O Globo
País vive maior estabilidade cambial, mas fôlego desse cenário dependerá de Haddad conseguir segurar a deterioração das contas públicas
O comércio mundial mostra-se resiliente,
apesar das turbulências globais e do protecionismo. A guerra comercial entre
Estados Unidos e China levou ao aumento da participação de outros países que
preencheram as lacunas deixadas — foi o caso do maior embarque da soja
brasileira para a China, substituindo o produto norte-americano.
Além disso, a China segue aumentando seu peso
nas trocas mundiais. Suas importações e exportações exibem melhor desempenho do
que o total no mundo, o que reflete o crescimento do consumo das famílias (7,2%
em 2023) em ritmo superior ao do PIB (5,2%), que desacelera.
Em meio aos riscos externos, esse quadro ajuda a blindar o Brasil. O benefício vem também do lado da inflação. Se, de um lado, há sustentação aos preços de commodities, preservando a rentabilidade das exportações, de outro, afastam-se pressões inflacionárias globais.
O fluxo de mercadorias no mundo, com destaque
para as commodities, faz com que os ciclos da inflação ao produtor (ou no
atacado) sejam similares entre os países. Em outras palavras, o comportamento
da inflação mundial influencia particularmente a inflação no atacado nos
países.
Adicionalmente, nota-se grande influência da
China, por ser um importante formador de preços no mundo. A deflação no nível
do produtor na China liderou o mesmo movimento observado nos países em geral,
incluindo o Brasil.

=====

◆ **Enunciado**
Dê continuidade ao texto acima sobre o comércio mundial e a inflação, começando logo após a última frase apresentada.

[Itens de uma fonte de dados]
=====

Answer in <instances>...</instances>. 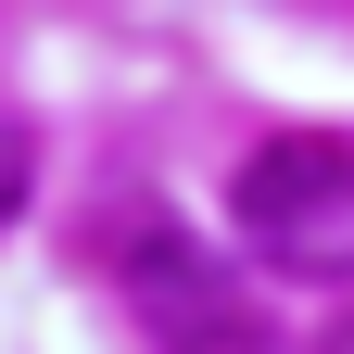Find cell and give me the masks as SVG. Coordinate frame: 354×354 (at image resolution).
<instances>
[{"instance_id":"cell-1","label":"cell","mask_w":354,"mask_h":354,"mask_svg":"<svg viewBox=\"0 0 354 354\" xmlns=\"http://www.w3.org/2000/svg\"><path fill=\"white\" fill-rule=\"evenodd\" d=\"M228 228L253 266H279L304 291L354 279V140H266L228 177Z\"/></svg>"},{"instance_id":"cell-2","label":"cell","mask_w":354,"mask_h":354,"mask_svg":"<svg viewBox=\"0 0 354 354\" xmlns=\"http://www.w3.org/2000/svg\"><path fill=\"white\" fill-rule=\"evenodd\" d=\"M127 304H140V329H152L165 354H253V304H241V279H228L215 253H190L165 215L127 228Z\"/></svg>"},{"instance_id":"cell-3","label":"cell","mask_w":354,"mask_h":354,"mask_svg":"<svg viewBox=\"0 0 354 354\" xmlns=\"http://www.w3.org/2000/svg\"><path fill=\"white\" fill-rule=\"evenodd\" d=\"M26 177H38V165H26V127H0V228L26 215Z\"/></svg>"},{"instance_id":"cell-4","label":"cell","mask_w":354,"mask_h":354,"mask_svg":"<svg viewBox=\"0 0 354 354\" xmlns=\"http://www.w3.org/2000/svg\"><path fill=\"white\" fill-rule=\"evenodd\" d=\"M329 354H354V329H342V342H329Z\"/></svg>"}]
</instances>
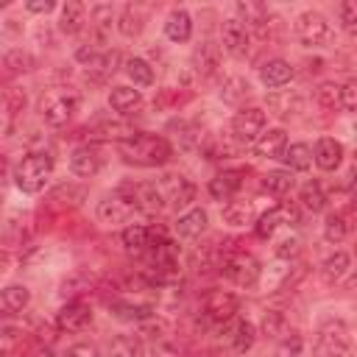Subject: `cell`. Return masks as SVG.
<instances>
[{"label": "cell", "mask_w": 357, "mask_h": 357, "mask_svg": "<svg viewBox=\"0 0 357 357\" xmlns=\"http://www.w3.org/2000/svg\"><path fill=\"white\" fill-rule=\"evenodd\" d=\"M268 126V117L262 109L257 106H248V109H240L234 117H231V137L240 142V145H254L257 137L265 131Z\"/></svg>", "instance_id": "7"}, {"label": "cell", "mask_w": 357, "mask_h": 357, "mask_svg": "<svg viewBox=\"0 0 357 357\" xmlns=\"http://www.w3.org/2000/svg\"><path fill=\"white\" fill-rule=\"evenodd\" d=\"M282 329H284V315L279 310H268L262 315V335L276 337V335H282Z\"/></svg>", "instance_id": "46"}, {"label": "cell", "mask_w": 357, "mask_h": 357, "mask_svg": "<svg viewBox=\"0 0 357 357\" xmlns=\"http://www.w3.org/2000/svg\"><path fill=\"white\" fill-rule=\"evenodd\" d=\"M165 36L170 42H187L192 36V17L184 8H173L165 20Z\"/></svg>", "instance_id": "23"}, {"label": "cell", "mask_w": 357, "mask_h": 357, "mask_svg": "<svg viewBox=\"0 0 357 357\" xmlns=\"http://www.w3.org/2000/svg\"><path fill=\"white\" fill-rule=\"evenodd\" d=\"M126 75L131 78L134 86H151L153 84V67L145 59H139V56L126 61Z\"/></svg>", "instance_id": "36"}, {"label": "cell", "mask_w": 357, "mask_h": 357, "mask_svg": "<svg viewBox=\"0 0 357 357\" xmlns=\"http://www.w3.org/2000/svg\"><path fill=\"white\" fill-rule=\"evenodd\" d=\"M296 223H298V209H296L293 204H279V206L262 212V215L254 220V234L262 237V240H268V237H273L282 226H296Z\"/></svg>", "instance_id": "8"}, {"label": "cell", "mask_w": 357, "mask_h": 357, "mask_svg": "<svg viewBox=\"0 0 357 357\" xmlns=\"http://www.w3.org/2000/svg\"><path fill=\"white\" fill-rule=\"evenodd\" d=\"M139 100H142V95H139V89H134V86L120 84V86H112V89H109V106H112L114 112H120V114H128L131 109H137Z\"/></svg>", "instance_id": "29"}, {"label": "cell", "mask_w": 357, "mask_h": 357, "mask_svg": "<svg viewBox=\"0 0 357 357\" xmlns=\"http://www.w3.org/2000/svg\"><path fill=\"white\" fill-rule=\"evenodd\" d=\"M64 357H100V351H98L95 346H89V343H78V346H73Z\"/></svg>", "instance_id": "49"}, {"label": "cell", "mask_w": 357, "mask_h": 357, "mask_svg": "<svg viewBox=\"0 0 357 357\" xmlns=\"http://www.w3.org/2000/svg\"><path fill=\"white\" fill-rule=\"evenodd\" d=\"M284 145H287V134H284V128H268V131H262V134L257 137V142H254V153L262 156V159H279L282 151H284Z\"/></svg>", "instance_id": "21"}, {"label": "cell", "mask_w": 357, "mask_h": 357, "mask_svg": "<svg viewBox=\"0 0 357 357\" xmlns=\"http://www.w3.org/2000/svg\"><path fill=\"white\" fill-rule=\"evenodd\" d=\"M36 357H64V354H59L56 349H42V351H39Z\"/></svg>", "instance_id": "52"}, {"label": "cell", "mask_w": 357, "mask_h": 357, "mask_svg": "<svg viewBox=\"0 0 357 357\" xmlns=\"http://www.w3.org/2000/svg\"><path fill=\"white\" fill-rule=\"evenodd\" d=\"M349 229H351V223H349V218L343 215V212H332V215H326V220H324V237L329 240V243H340V240H346V234H349Z\"/></svg>", "instance_id": "37"}, {"label": "cell", "mask_w": 357, "mask_h": 357, "mask_svg": "<svg viewBox=\"0 0 357 357\" xmlns=\"http://www.w3.org/2000/svg\"><path fill=\"white\" fill-rule=\"evenodd\" d=\"M70 170L78 178H92L100 170V151L95 145H78L70 153Z\"/></svg>", "instance_id": "13"}, {"label": "cell", "mask_w": 357, "mask_h": 357, "mask_svg": "<svg viewBox=\"0 0 357 357\" xmlns=\"http://www.w3.org/2000/svg\"><path fill=\"white\" fill-rule=\"evenodd\" d=\"M279 159L287 165L290 173L293 170H310V165H312V148L307 142H287Z\"/></svg>", "instance_id": "25"}, {"label": "cell", "mask_w": 357, "mask_h": 357, "mask_svg": "<svg viewBox=\"0 0 357 357\" xmlns=\"http://www.w3.org/2000/svg\"><path fill=\"white\" fill-rule=\"evenodd\" d=\"M92 324V307L86 301H67L59 312H56V326L61 332H81Z\"/></svg>", "instance_id": "11"}, {"label": "cell", "mask_w": 357, "mask_h": 357, "mask_svg": "<svg viewBox=\"0 0 357 357\" xmlns=\"http://www.w3.org/2000/svg\"><path fill=\"white\" fill-rule=\"evenodd\" d=\"M109 310L120 321H148L153 315V307L151 304H131V301H112Z\"/></svg>", "instance_id": "33"}, {"label": "cell", "mask_w": 357, "mask_h": 357, "mask_svg": "<svg viewBox=\"0 0 357 357\" xmlns=\"http://www.w3.org/2000/svg\"><path fill=\"white\" fill-rule=\"evenodd\" d=\"M109 357H145V346L137 335H117L109 346Z\"/></svg>", "instance_id": "34"}, {"label": "cell", "mask_w": 357, "mask_h": 357, "mask_svg": "<svg viewBox=\"0 0 357 357\" xmlns=\"http://www.w3.org/2000/svg\"><path fill=\"white\" fill-rule=\"evenodd\" d=\"M251 89H248V81L245 78H240V75H229V78H223V84H220V98L226 100V103H240V100H245V95H248Z\"/></svg>", "instance_id": "38"}, {"label": "cell", "mask_w": 357, "mask_h": 357, "mask_svg": "<svg viewBox=\"0 0 357 357\" xmlns=\"http://www.w3.org/2000/svg\"><path fill=\"white\" fill-rule=\"evenodd\" d=\"M243 187V170H220L209 178V195L218 201H229Z\"/></svg>", "instance_id": "15"}, {"label": "cell", "mask_w": 357, "mask_h": 357, "mask_svg": "<svg viewBox=\"0 0 357 357\" xmlns=\"http://www.w3.org/2000/svg\"><path fill=\"white\" fill-rule=\"evenodd\" d=\"M192 67L201 75H215L220 67V47L212 39H204L195 50H192Z\"/></svg>", "instance_id": "18"}, {"label": "cell", "mask_w": 357, "mask_h": 357, "mask_svg": "<svg viewBox=\"0 0 357 357\" xmlns=\"http://www.w3.org/2000/svg\"><path fill=\"white\" fill-rule=\"evenodd\" d=\"M223 326H229L226 340H229V346H231L234 354H245V351L254 346V340H257V329H254L251 321H234V318H231V321L223 324Z\"/></svg>", "instance_id": "17"}, {"label": "cell", "mask_w": 357, "mask_h": 357, "mask_svg": "<svg viewBox=\"0 0 357 357\" xmlns=\"http://www.w3.org/2000/svg\"><path fill=\"white\" fill-rule=\"evenodd\" d=\"M25 8H28L31 14H47V11L56 8V3H53V0H28Z\"/></svg>", "instance_id": "50"}, {"label": "cell", "mask_w": 357, "mask_h": 357, "mask_svg": "<svg viewBox=\"0 0 357 357\" xmlns=\"http://www.w3.org/2000/svg\"><path fill=\"white\" fill-rule=\"evenodd\" d=\"M301 354H304V337L298 332H287L276 346V357H301Z\"/></svg>", "instance_id": "42"}, {"label": "cell", "mask_w": 357, "mask_h": 357, "mask_svg": "<svg viewBox=\"0 0 357 357\" xmlns=\"http://www.w3.org/2000/svg\"><path fill=\"white\" fill-rule=\"evenodd\" d=\"M6 67L11 73H28V70H33V56L25 50H11V53H6Z\"/></svg>", "instance_id": "44"}, {"label": "cell", "mask_w": 357, "mask_h": 357, "mask_svg": "<svg viewBox=\"0 0 357 357\" xmlns=\"http://www.w3.org/2000/svg\"><path fill=\"white\" fill-rule=\"evenodd\" d=\"M159 190H162L165 201H170V206H176V209H184L195 201V184L184 176H165Z\"/></svg>", "instance_id": "12"}, {"label": "cell", "mask_w": 357, "mask_h": 357, "mask_svg": "<svg viewBox=\"0 0 357 357\" xmlns=\"http://www.w3.org/2000/svg\"><path fill=\"white\" fill-rule=\"evenodd\" d=\"M298 201L304 204V209H310V212H321L324 204H326L324 187H321L318 181H307V184H301V190H298Z\"/></svg>", "instance_id": "39"}, {"label": "cell", "mask_w": 357, "mask_h": 357, "mask_svg": "<svg viewBox=\"0 0 357 357\" xmlns=\"http://www.w3.org/2000/svg\"><path fill=\"white\" fill-rule=\"evenodd\" d=\"M268 109L276 114V117H293L304 109V98L293 89H279V92H271L268 95Z\"/></svg>", "instance_id": "20"}, {"label": "cell", "mask_w": 357, "mask_h": 357, "mask_svg": "<svg viewBox=\"0 0 357 357\" xmlns=\"http://www.w3.org/2000/svg\"><path fill=\"white\" fill-rule=\"evenodd\" d=\"M337 17H340L343 31L354 36V33H357V3H354V0H343V3L337 6Z\"/></svg>", "instance_id": "43"}, {"label": "cell", "mask_w": 357, "mask_h": 357, "mask_svg": "<svg viewBox=\"0 0 357 357\" xmlns=\"http://www.w3.org/2000/svg\"><path fill=\"white\" fill-rule=\"evenodd\" d=\"M349 346H351V335H349L346 321L332 318L321 326V332H318V354L321 357H346Z\"/></svg>", "instance_id": "6"}, {"label": "cell", "mask_w": 357, "mask_h": 357, "mask_svg": "<svg viewBox=\"0 0 357 357\" xmlns=\"http://www.w3.org/2000/svg\"><path fill=\"white\" fill-rule=\"evenodd\" d=\"M293 184H296V178H293L290 170H271V173H265V178H262V187H265L268 192H276V195L290 192Z\"/></svg>", "instance_id": "40"}, {"label": "cell", "mask_w": 357, "mask_h": 357, "mask_svg": "<svg viewBox=\"0 0 357 357\" xmlns=\"http://www.w3.org/2000/svg\"><path fill=\"white\" fill-rule=\"evenodd\" d=\"M31 304V290L25 284H8L0 290V312L17 315Z\"/></svg>", "instance_id": "24"}, {"label": "cell", "mask_w": 357, "mask_h": 357, "mask_svg": "<svg viewBox=\"0 0 357 357\" xmlns=\"http://www.w3.org/2000/svg\"><path fill=\"white\" fill-rule=\"evenodd\" d=\"M349 268H351V257H349L346 251H335V254H329V257L324 259L321 273H324V279H326L329 284H337V282L349 273Z\"/></svg>", "instance_id": "30"}, {"label": "cell", "mask_w": 357, "mask_h": 357, "mask_svg": "<svg viewBox=\"0 0 357 357\" xmlns=\"http://www.w3.org/2000/svg\"><path fill=\"white\" fill-rule=\"evenodd\" d=\"M206 223H209V215L201 206H192L176 220V234L184 237V240H195L206 231Z\"/></svg>", "instance_id": "22"}, {"label": "cell", "mask_w": 357, "mask_h": 357, "mask_svg": "<svg viewBox=\"0 0 357 357\" xmlns=\"http://www.w3.org/2000/svg\"><path fill=\"white\" fill-rule=\"evenodd\" d=\"M220 271L229 282H234L240 287H254V284H259V276H262V268H259L257 257L248 254V251H231L223 259Z\"/></svg>", "instance_id": "4"}, {"label": "cell", "mask_w": 357, "mask_h": 357, "mask_svg": "<svg viewBox=\"0 0 357 357\" xmlns=\"http://www.w3.org/2000/svg\"><path fill=\"white\" fill-rule=\"evenodd\" d=\"M84 64H86L89 73H95L98 78H103V75H112V73L117 70V64H120V53H117V50H100V53L95 50Z\"/></svg>", "instance_id": "31"}, {"label": "cell", "mask_w": 357, "mask_h": 357, "mask_svg": "<svg viewBox=\"0 0 357 357\" xmlns=\"http://www.w3.org/2000/svg\"><path fill=\"white\" fill-rule=\"evenodd\" d=\"M296 36L304 47H324L332 39V28L321 11H301L296 17Z\"/></svg>", "instance_id": "5"}, {"label": "cell", "mask_w": 357, "mask_h": 357, "mask_svg": "<svg viewBox=\"0 0 357 357\" xmlns=\"http://www.w3.org/2000/svg\"><path fill=\"white\" fill-rule=\"evenodd\" d=\"M337 106H343L346 112H354L357 109V81H346L337 89Z\"/></svg>", "instance_id": "47"}, {"label": "cell", "mask_w": 357, "mask_h": 357, "mask_svg": "<svg viewBox=\"0 0 357 357\" xmlns=\"http://www.w3.org/2000/svg\"><path fill=\"white\" fill-rule=\"evenodd\" d=\"M290 78H293V64L284 61V59H268L259 67V81L271 89H279V86L290 84Z\"/></svg>", "instance_id": "19"}, {"label": "cell", "mask_w": 357, "mask_h": 357, "mask_svg": "<svg viewBox=\"0 0 357 357\" xmlns=\"http://www.w3.org/2000/svg\"><path fill=\"white\" fill-rule=\"evenodd\" d=\"M128 215H131V206L117 192L114 195H106L103 201H98V218H100V223H123Z\"/></svg>", "instance_id": "26"}, {"label": "cell", "mask_w": 357, "mask_h": 357, "mask_svg": "<svg viewBox=\"0 0 357 357\" xmlns=\"http://www.w3.org/2000/svg\"><path fill=\"white\" fill-rule=\"evenodd\" d=\"M337 84H332V81H324L318 89H315V103L318 106H324V109H335L337 106Z\"/></svg>", "instance_id": "45"}, {"label": "cell", "mask_w": 357, "mask_h": 357, "mask_svg": "<svg viewBox=\"0 0 357 357\" xmlns=\"http://www.w3.org/2000/svg\"><path fill=\"white\" fill-rule=\"evenodd\" d=\"M0 206H3V201H0Z\"/></svg>", "instance_id": "53"}, {"label": "cell", "mask_w": 357, "mask_h": 357, "mask_svg": "<svg viewBox=\"0 0 357 357\" xmlns=\"http://www.w3.org/2000/svg\"><path fill=\"white\" fill-rule=\"evenodd\" d=\"M237 307H240V301H237L234 293H229V290H212L204 298V318L212 321V324H218V326H223V324H229L234 318Z\"/></svg>", "instance_id": "9"}, {"label": "cell", "mask_w": 357, "mask_h": 357, "mask_svg": "<svg viewBox=\"0 0 357 357\" xmlns=\"http://www.w3.org/2000/svg\"><path fill=\"white\" fill-rule=\"evenodd\" d=\"M134 206L142 209L145 215H159L165 209V195H162L159 184L156 181L137 184V190H134Z\"/></svg>", "instance_id": "16"}, {"label": "cell", "mask_w": 357, "mask_h": 357, "mask_svg": "<svg viewBox=\"0 0 357 357\" xmlns=\"http://www.w3.org/2000/svg\"><path fill=\"white\" fill-rule=\"evenodd\" d=\"M120 240H123V248L128 251V254H142V251H148V226H126L123 229V234H120Z\"/></svg>", "instance_id": "35"}, {"label": "cell", "mask_w": 357, "mask_h": 357, "mask_svg": "<svg viewBox=\"0 0 357 357\" xmlns=\"http://www.w3.org/2000/svg\"><path fill=\"white\" fill-rule=\"evenodd\" d=\"M50 173H53V156L47 151H31L14 165V184L22 192L36 195L39 190H45Z\"/></svg>", "instance_id": "2"}, {"label": "cell", "mask_w": 357, "mask_h": 357, "mask_svg": "<svg viewBox=\"0 0 357 357\" xmlns=\"http://www.w3.org/2000/svg\"><path fill=\"white\" fill-rule=\"evenodd\" d=\"M298 245H301V240H298L296 234H284V237L276 243V257H279V259H290V257L298 254Z\"/></svg>", "instance_id": "48"}, {"label": "cell", "mask_w": 357, "mask_h": 357, "mask_svg": "<svg viewBox=\"0 0 357 357\" xmlns=\"http://www.w3.org/2000/svg\"><path fill=\"white\" fill-rule=\"evenodd\" d=\"M117 153H120L128 165L159 167V165L170 162V156H173V145H170L162 134L134 131L131 137H126V139L117 142Z\"/></svg>", "instance_id": "1"}, {"label": "cell", "mask_w": 357, "mask_h": 357, "mask_svg": "<svg viewBox=\"0 0 357 357\" xmlns=\"http://www.w3.org/2000/svg\"><path fill=\"white\" fill-rule=\"evenodd\" d=\"M84 22H86V8H84V3H78V0H67V3L61 6L59 28H61L64 33H78V31L84 28Z\"/></svg>", "instance_id": "27"}, {"label": "cell", "mask_w": 357, "mask_h": 357, "mask_svg": "<svg viewBox=\"0 0 357 357\" xmlns=\"http://www.w3.org/2000/svg\"><path fill=\"white\" fill-rule=\"evenodd\" d=\"M223 220H226L229 226H245V223L254 220V212H251L248 204H234V201H229V204L223 206Z\"/></svg>", "instance_id": "41"}, {"label": "cell", "mask_w": 357, "mask_h": 357, "mask_svg": "<svg viewBox=\"0 0 357 357\" xmlns=\"http://www.w3.org/2000/svg\"><path fill=\"white\" fill-rule=\"evenodd\" d=\"M312 162H315L321 170H337L340 162H343V145H340L335 137H321V139L315 142Z\"/></svg>", "instance_id": "14"}, {"label": "cell", "mask_w": 357, "mask_h": 357, "mask_svg": "<svg viewBox=\"0 0 357 357\" xmlns=\"http://www.w3.org/2000/svg\"><path fill=\"white\" fill-rule=\"evenodd\" d=\"M151 357H178V351H176V346H170V343H156L153 351H151Z\"/></svg>", "instance_id": "51"}, {"label": "cell", "mask_w": 357, "mask_h": 357, "mask_svg": "<svg viewBox=\"0 0 357 357\" xmlns=\"http://www.w3.org/2000/svg\"><path fill=\"white\" fill-rule=\"evenodd\" d=\"M89 25H92V31H95V39L103 45L106 39H109V33H112V22H114V11H112V6H106V3H100V6H95L92 8V14H89Z\"/></svg>", "instance_id": "32"}, {"label": "cell", "mask_w": 357, "mask_h": 357, "mask_svg": "<svg viewBox=\"0 0 357 357\" xmlns=\"http://www.w3.org/2000/svg\"><path fill=\"white\" fill-rule=\"evenodd\" d=\"M78 109V95L67 86H56L50 92L42 95V103H39V112H42V120L53 128L64 126Z\"/></svg>", "instance_id": "3"}, {"label": "cell", "mask_w": 357, "mask_h": 357, "mask_svg": "<svg viewBox=\"0 0 357 357\" xmlns=\"http://www.w3.org/2000/svg\"><path fill=\"white\" fill-rule=\"evenodd\" d=\"M142 28H145V11L139 6H123L120 17H117V31L123 36L134 39V36L142 33Z\"/></svg>", "instance_id": "28"}, {"label": "cell", "mask_w": 357, "mask_h": 357, "mask_svg": "<svg viewBox=\"0 0 357 357\" xmlns=\"http://www.w3.org/2000/svg\"><path fill=\"white\" fill-rule=\"evenodd\" d=\"M220 45L226 53L231 56H245L248 53V45H251V33H248V25L240 20V17H229L220 22Z\"/></svg>", "instance_id": "10"}]
</instances>
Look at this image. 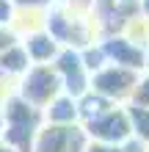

=====

◆ **Resolução**
Soma-se a isso a alta sincronizada dos juros
pelos principais bancos centrais, com vistas a combater a inflação, cujo pico
no nível do produtor ocorreu, grosso modo, entre 2021 e 2022.
Assim, reduziu-se o esforço individual de
cada banco central para controlar a inflação. Isso vale também para o Brasil.
Mas nem sempre foi assim. Nem sempre a inflação baixa lá fora nos beneficiou.
Tomando o período do regime de metas de
inflação (desde 1999), a conexão (correlação) entre a inflação ao produtor no
Brasil e no mundo (nos Estados Unidos e na China, para comparar com os países
mais relevantes) foi fraca. Pior, muitas vezes houve grande descolamento,
justamente nos períodos de alta forte do dólar puxando a inflação aqui.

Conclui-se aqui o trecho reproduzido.